Scene question records:
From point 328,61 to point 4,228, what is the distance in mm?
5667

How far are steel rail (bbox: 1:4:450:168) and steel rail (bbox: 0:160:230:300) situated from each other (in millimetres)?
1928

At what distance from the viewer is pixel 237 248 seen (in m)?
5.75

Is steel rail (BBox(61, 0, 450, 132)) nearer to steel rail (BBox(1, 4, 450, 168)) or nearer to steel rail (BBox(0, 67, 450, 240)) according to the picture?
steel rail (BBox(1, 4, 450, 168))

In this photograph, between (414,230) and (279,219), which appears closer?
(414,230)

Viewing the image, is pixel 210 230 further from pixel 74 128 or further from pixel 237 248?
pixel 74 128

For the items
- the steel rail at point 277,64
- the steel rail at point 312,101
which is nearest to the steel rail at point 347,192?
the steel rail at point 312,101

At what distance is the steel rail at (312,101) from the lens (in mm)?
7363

---

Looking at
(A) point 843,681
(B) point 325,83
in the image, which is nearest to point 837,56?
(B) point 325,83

* TO BE DONE:
Pick out each line of the material above that contains the word "image", and copy those lines.

* TASK OUTPUT:
Viewing the image, is pixel 210 230 further from pixel 74 128 or further from pixel 237 248?
in the image, which is nearest to point 837,56?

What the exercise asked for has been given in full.